In 2020, the District of Columbia reported a roughly 64 percent turnout while Florida reported 77 percent, Ohio reported roughly 74 percent, and Georgia reported 66 percent. In 2022, the District of Columbia Board of Elections mailed every registered voter a ballot for the midterm primary election. Voters were still allowed to vote in person. The Board mailed 402,323 ballots, and 65,398 ballots, or about 16 percent, were undeliverable. This is an increase of 17,380 in undeliverable ballots between the 2020 general election and the 2022 primary election.
In 2022, the District of Columbia Board of Elections mailed every registered voter a ballot for the November general election. Voters were still allowed to vote in person. The Board mailed 508,543 ballots, and 87,921 were undeliverable. The rate of undeliverable ballots mailed out for the general election in 2022 was 17 percent, an increase of about six basis points from the 2020 election. In addition, the District of Columbia mailed over 500 voters an incorrect ballot. At the time of the 2022 election, the COVID–19 pandemic was largely over, allowing voters to vote in person without issue, unlike during the 2020 election.
Despite mailing every registered voter a ballot in the 2022 midterm election, the District of Columbia had far lower voter turnout rates than States like Florida, Georgia, and Ohio. In 2022, the District of Columbia reported roughly 40 percent turnout while Florida reported 54 percent, Ohio reported 52 percent, and Georgia reported roughly 57 percent. The Local Resident Voting Rights Amendment Act of 2022 allows noncitizen green-card holders and illegal aliens to cast a ballot in local races, as long as the non-citizen voter is at least eighteen years of age and has resided in the District of Columbia for thirty days.

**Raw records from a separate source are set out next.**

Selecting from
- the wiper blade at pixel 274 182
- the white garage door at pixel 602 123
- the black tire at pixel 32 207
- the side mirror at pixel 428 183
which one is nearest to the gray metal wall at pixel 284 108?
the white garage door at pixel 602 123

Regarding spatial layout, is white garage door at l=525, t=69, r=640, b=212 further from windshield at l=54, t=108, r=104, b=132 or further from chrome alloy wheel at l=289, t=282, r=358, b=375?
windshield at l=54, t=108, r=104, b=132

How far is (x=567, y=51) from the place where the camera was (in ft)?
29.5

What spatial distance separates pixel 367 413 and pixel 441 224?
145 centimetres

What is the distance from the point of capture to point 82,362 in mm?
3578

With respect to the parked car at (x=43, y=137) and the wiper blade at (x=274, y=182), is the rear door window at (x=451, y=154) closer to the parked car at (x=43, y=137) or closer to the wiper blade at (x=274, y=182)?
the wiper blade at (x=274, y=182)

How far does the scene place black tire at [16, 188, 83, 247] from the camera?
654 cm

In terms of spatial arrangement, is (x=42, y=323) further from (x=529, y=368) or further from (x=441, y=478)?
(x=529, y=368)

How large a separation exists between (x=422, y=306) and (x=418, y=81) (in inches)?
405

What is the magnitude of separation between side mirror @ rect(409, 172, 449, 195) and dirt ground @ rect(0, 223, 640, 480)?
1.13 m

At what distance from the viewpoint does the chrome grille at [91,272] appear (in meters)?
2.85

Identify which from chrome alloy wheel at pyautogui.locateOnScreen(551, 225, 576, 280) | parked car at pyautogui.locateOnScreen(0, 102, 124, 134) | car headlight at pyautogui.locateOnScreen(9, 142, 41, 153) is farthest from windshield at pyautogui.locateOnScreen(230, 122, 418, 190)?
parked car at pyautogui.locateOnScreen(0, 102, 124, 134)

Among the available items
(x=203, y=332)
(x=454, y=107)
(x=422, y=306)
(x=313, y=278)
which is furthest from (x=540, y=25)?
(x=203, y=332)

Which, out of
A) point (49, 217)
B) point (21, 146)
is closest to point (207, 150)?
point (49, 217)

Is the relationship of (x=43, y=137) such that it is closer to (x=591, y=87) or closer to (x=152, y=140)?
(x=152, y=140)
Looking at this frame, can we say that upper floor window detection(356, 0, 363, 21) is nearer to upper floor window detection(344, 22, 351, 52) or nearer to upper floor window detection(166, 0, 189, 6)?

The law will take effect in 2024. Estimates as to the number of non-citizens of voting age living in the District of Columbia range from 21,000 to 42,000, potentially half of whom are illegal aliens. Even according to the low estimates, there are more than enough non-citizens of voting age living in the District of Columbia to impact election outcomes in some wards. On February 9, 2023, the U.S. House of Representatives, by a vote of 260 to 162, passed H.J. Res. 24, disapproving the Local Resident Voting Rights Amendment Act of 2022 under the District of Columbia Home Rule Act.